What needs to be done ▸
Continue the article about Josh Hinds's father surviving sepsis, starting right after its final sentence.

Last December Josh Hinds’ dad Gary became ill with what he thought was a common cold.
However, as his condition worsened, Gary, 51, was rushed to hospital after experiencing breathing difficulties, and it was soon discovered that he had sepsis.
Sepsis is a life-threatening condition where the body attacks itself in response to an infection which can prove fatal in 20-35 per cent of people and in 70 per cent of people who suffer from septic shock.
“It all happened so quickly,” said Josh, 23, from Kingsway, Wombwell. “We just thought he had a regular cold and the next thing he was in intensive care, and fighting for his life.”
Gary’s organs began to fail as a result of septic shock which was caused by pneumonia.
He was given just 24 hours to live as a result of the severity of his illness and placed in the intensive care unit (ICU.)
“That was the worst night of my life, everything was moving so fast and knowing that my dad might not wake up was heartbreaking,” said Josh.
Gary spent five weeks in a medically-induced coma in Barnsley Hospital’s ICU.
In January, doctors made the decision to amputate 10cm below each of Gary’s knees and to allow his fingers to ‘auto-amputate’ as lack of blood-flow to his extremities had caused irreversible damage.
“His legs and fingers turned black,” said Josh.
“It looked like frostbite. They had to leave his fingers for six months to kind of drop off so they were all bandaged up for a while.”
Now, eight months later, Gary is infection free and adjusting to his life with prosthetic legs.
However, Josh discovered that his dad was the only patient to survive out of four that were admitted at the same time with sepsis.

Dataset excerpts ▸
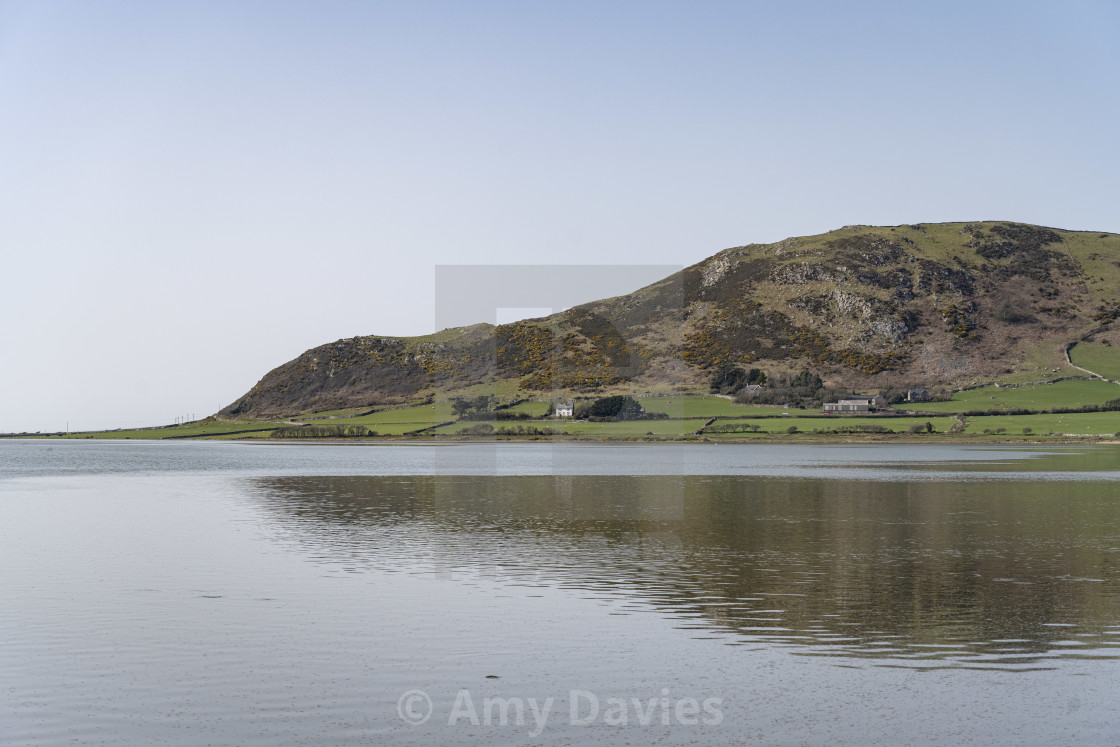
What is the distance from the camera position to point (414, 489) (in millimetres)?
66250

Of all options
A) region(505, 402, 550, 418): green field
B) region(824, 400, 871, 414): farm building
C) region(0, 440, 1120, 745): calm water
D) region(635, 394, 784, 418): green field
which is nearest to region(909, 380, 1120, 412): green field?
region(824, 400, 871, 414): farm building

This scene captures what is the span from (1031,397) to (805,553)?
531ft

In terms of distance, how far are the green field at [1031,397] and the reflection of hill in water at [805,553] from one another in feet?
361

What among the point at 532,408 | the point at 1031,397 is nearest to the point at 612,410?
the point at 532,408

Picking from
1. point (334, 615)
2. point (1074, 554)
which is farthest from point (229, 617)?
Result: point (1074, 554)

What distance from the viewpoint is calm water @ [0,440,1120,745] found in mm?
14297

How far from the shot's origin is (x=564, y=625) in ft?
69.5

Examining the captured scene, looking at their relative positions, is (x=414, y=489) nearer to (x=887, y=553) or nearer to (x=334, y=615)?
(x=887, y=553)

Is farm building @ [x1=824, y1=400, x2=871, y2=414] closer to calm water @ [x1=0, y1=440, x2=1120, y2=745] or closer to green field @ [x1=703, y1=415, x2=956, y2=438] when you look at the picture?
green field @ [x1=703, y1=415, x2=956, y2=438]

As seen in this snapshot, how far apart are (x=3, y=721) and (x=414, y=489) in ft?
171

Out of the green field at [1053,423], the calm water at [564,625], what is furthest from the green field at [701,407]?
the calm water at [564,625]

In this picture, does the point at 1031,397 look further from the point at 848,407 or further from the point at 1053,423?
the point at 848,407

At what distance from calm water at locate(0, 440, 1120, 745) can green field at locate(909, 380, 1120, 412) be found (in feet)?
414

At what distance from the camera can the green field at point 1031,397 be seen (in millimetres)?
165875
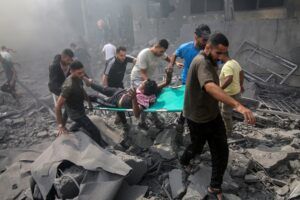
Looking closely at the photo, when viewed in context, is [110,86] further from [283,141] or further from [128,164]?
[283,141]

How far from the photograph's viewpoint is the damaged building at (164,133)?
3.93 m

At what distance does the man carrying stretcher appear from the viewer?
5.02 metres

Response box ▸
Inspired by his dad’s fight-for-life, Josh set about trying to raise awareness about sepsis and to raise money for both The UK Sepsis Trust and Barnsley Hospital Charity to recognise the care his dad received while he was a patient there.
“I think it’s important to raise awareness about sepsis,” said Josh.
“Sepsis kills an estimated 52,000 people each year and most of the cases are preventable.
“I think if people know what symptoms to look for, sepsis will get recognised earlier and that person stands a stronger chance of survival.”
Josh has so far completed a 100 mile sponsored walk alongside his friends which raised more than £1,500 for charity and is planning a charity band night to help raise more money for The Sepsis Trust UK.
The event will feature a host of local bands including Perfectparachutepicture, Death Store, Tom Jackson, and Frank Grimes and the Disasters who will be launching their latest EP at the event.
“I love music and wanted to combine my fundraising efforts with my love of music so decided to create a charity night,” said Josh.
“There will also be a silent auction on the night to help raise money.”
The event will take place on September 13, which is World Sepsis Day, at The Old No 7 pub, doors open at 8pm.